=== Begin Enclosure ===

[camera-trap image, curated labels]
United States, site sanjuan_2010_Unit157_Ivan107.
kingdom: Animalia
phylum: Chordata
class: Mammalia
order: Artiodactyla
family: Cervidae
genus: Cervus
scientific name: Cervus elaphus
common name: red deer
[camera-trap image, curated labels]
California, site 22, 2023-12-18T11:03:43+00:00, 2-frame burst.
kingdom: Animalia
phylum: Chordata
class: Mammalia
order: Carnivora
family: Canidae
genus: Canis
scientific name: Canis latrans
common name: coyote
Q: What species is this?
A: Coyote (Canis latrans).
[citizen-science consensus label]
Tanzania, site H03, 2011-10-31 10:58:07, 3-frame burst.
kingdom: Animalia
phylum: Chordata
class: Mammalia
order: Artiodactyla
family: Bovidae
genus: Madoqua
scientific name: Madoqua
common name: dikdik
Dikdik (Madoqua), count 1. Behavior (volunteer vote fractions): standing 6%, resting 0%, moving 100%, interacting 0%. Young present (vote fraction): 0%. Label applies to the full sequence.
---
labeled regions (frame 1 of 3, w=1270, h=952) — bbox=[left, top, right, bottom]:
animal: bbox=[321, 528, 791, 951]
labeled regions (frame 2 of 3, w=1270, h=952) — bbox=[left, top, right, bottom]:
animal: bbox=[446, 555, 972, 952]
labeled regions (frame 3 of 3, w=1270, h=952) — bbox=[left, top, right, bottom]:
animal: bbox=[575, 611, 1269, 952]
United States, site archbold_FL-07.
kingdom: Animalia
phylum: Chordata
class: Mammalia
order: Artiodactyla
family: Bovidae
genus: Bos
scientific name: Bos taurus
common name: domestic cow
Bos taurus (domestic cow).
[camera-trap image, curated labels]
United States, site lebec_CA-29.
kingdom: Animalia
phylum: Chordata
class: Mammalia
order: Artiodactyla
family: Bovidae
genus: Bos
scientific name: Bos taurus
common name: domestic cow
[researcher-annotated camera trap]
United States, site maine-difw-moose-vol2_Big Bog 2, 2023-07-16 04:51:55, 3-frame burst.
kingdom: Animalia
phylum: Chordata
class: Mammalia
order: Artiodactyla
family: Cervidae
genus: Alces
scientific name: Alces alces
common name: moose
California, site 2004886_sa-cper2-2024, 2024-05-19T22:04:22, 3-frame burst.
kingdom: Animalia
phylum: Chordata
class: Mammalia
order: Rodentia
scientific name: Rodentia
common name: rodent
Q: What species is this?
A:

=== End Enclosure ===

Aim of the task ->
Throughout the material above, find every line holding "United" and copy it.

Final answer ->
United States, site sanjuan_2010_Unit157_Ivan107.
United States, site archbold_FL-07.
United States, site lebec_CA-29.
United States, site maine-difw-moose-vol2_Big Bog 2, 2023-07-16 04:51:55, 3-frame burst.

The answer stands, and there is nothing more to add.